The belief that expanding cannabis access plays a role in mitigating opioid use and abuse came under fire this week after a newly published paper in the journal PLoS ONE failed to replicate observational findings initially documenting this trend.
Both studies employed similar methodology. Investigators evaluated whether the passage of medical cannabis legislation was associated with later changes in opioid-related mortality. The first study, published in the “Journal of the American Medical Association” in 2014, reported that opioid overdose deaths fell significantly in the years following marijuana liberalization. By contrast, the most recent paper reports that this effect reversed over time. Authors also failed to identify a similar decline in opioid-related mortality in states that have more recently enacted medical marijuana-related laws.
Why the disparate results? One factor likely has to do with the differing inclusion criteria utilized in the two studies. While the 2014 paper assessed trends exclusively in states with operational medical marijuana access programs, investigators writing in PLoS ONE did not. Rather, they categorized numerous states with non-traditional medical marijuana laws — such as those jurisdictions that simply exempt specific patients who obtain black market CBD products from criminal prosecution — as “medical cannabis states.”
In other cases, states that have codified medical marijuana legislation, but have yet to establish regulated cannabis production or sales, were also included. Predictably, these states with only limited, or in some cases, no medical cannabis access whatsoever, failed to experience any statistically significant trends.
But before jumping to any conclusions based upon the findings of any single paper, it is important to acknowledge that dozens of additional peer-reviewed studies exist on this topic. Most, but not all, of this literature supports the cannabis substitution theory.
What’s even more important, is that longitudinal studies evaluating opioid use patterns in specific patient populations provide clear and consistent evidence of this phenomenon. In contrast to observational, population-based studies (such as those summarized above), which only seek to identify whether an association exists between the passage of medical cannabis laws and opioid use trends in the general population — this data explicitly assesses individual patients’ relationship with opioids following their registration in state-sponsored access programs.
In virtually all cases, these studies conclude that patients diagnosed with chronic pain and other debilitating conditions typically reduce, or in some cases, eliminate their use of opioids following their enrollment in state-sanctioned programs.
For example, researchers writing in the May 2019 edition of the journal Annals of Pharmacotherapy evaluated the use of opioids in 77 intractable pain patients newly enrolled in the Minnesota Medical Cannabis Program. Researchers reported “a statistically significant decrease in MME (milligram morphine equivalents) from baseline to both three and six months.”
A 2018 study assessing prescription drug use trends among patients enrolled in New York state’s medical cannabis program yielded similar results. On average, subjects’ monthly analgesic prescription costs declined by 32 percent following enrollment, primarily due to a reduction in the use of opioid pills and fentanyl patches. “After three months treatment, medical cannabis improved [subjects’] quality of life, reduced pain and opioid use, and lead to cost savings,” authors concluded.

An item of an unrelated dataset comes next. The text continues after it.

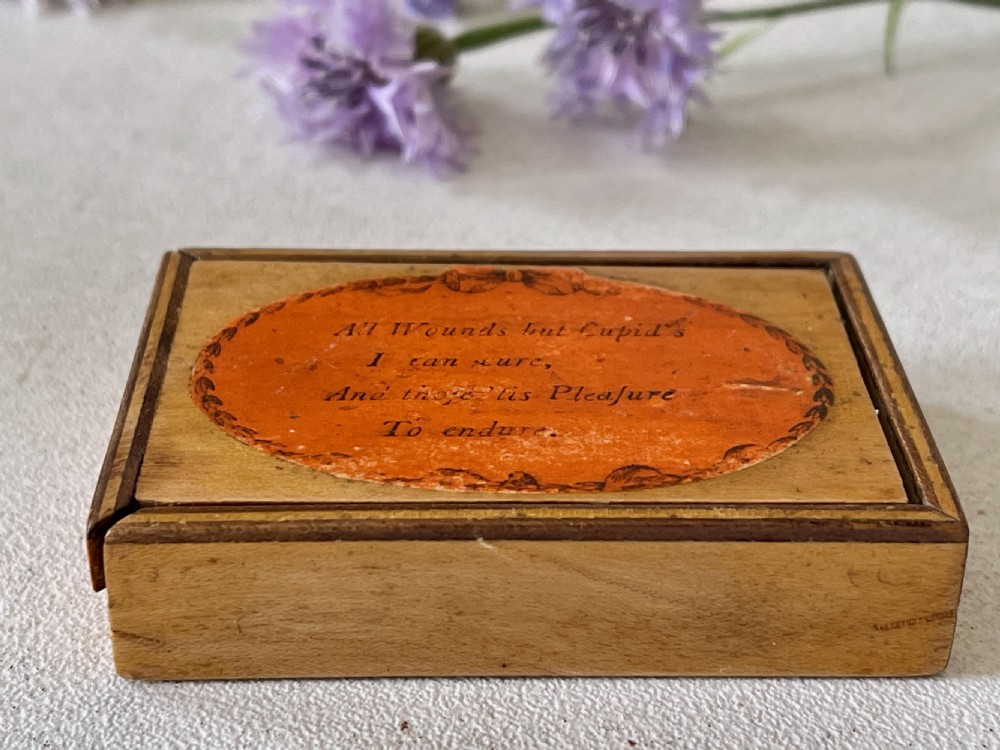 A Georgian whitewood Tunbridge Ware travelling mirror box - treen View IV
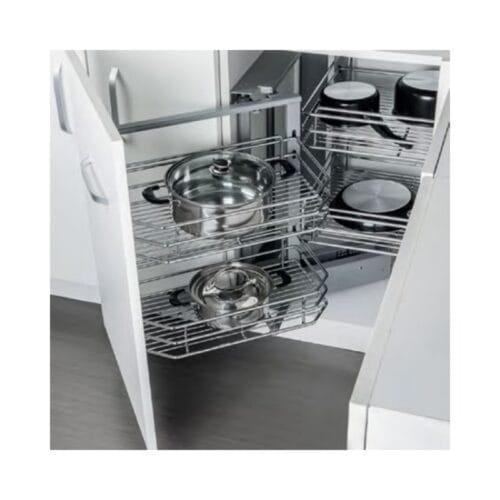 Bộ tủ góc gắn cánh trước, mở trái CLEARANCE Hafele 548.21.012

These conclusions are hardly unique. A study of 244 state-registered chronic pain patients enrolled in Michigan’s medical cannabis program reported: “[M]edical cannabis use was associated with a 64 percent decrease in opioid use, decreased number and side effects of medications, and an improved quality of life. This study suggests that many CP [chronic pain] patients are essentially substituting medical cannabis for opioids and other medications for CP treatment.”
A separate review of over 2,000 chronic pain patients in Minnesota reported that 63 percent of those who used opioids at the time of their admission into the program “were able to reduce or eliminate their opioid use after six months.”

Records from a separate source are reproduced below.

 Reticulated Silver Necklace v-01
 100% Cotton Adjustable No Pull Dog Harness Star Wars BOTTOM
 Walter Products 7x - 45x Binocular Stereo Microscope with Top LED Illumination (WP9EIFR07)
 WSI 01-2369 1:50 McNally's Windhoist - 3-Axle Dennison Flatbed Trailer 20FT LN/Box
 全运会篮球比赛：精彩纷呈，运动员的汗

Yet another study, this time evaluating the prescription drug use patterns of patients enrolled in Illinois’ medical access program, similarly revealed: “[O]ur results indicate that MC (medical cannabis) may be used intentionally to taper off prescription medications. These findings align with previous research that has reported substitution or alternative use of cannabis for prescription pain medications due to concerns regarding addiction and better side-effect and symptom management, as well as complementary use to help manage side-effects of prescription medication.”
Perhaps most notably, a 2017 study published in the journal PLoS ONE compared prescription drug use patterns among pain patients enrolled in the New Mexico medical access program versus similarly matched control patents who were not. Compared to non-users, over a 21-month period medical cannabis enrollees “were more likely either to reduce daily opioid prescription dosages between the beginning and end of the sample period (83.8 percent versus 44.8 percent) or to cease filling opioid prescriptions altogether (40.5 percent versus 3.4 percent).”
Of course, it would be silly to opine that cannabis legalization alone represents some sort of “silver bullet” in America’s ongoing battle against opioid abuse. Its potential role as an opioid-alternative in those patients suffering from chronic pain and other debilitating diseases must not be overlooked or altogether ignored.
Paul Armentano is the deputy director of NORML, the National Organization for the Reform of Marijuana Laws. He is the co-author of the book Marijuana Is Safer: So Why Are We Driving People to Drink?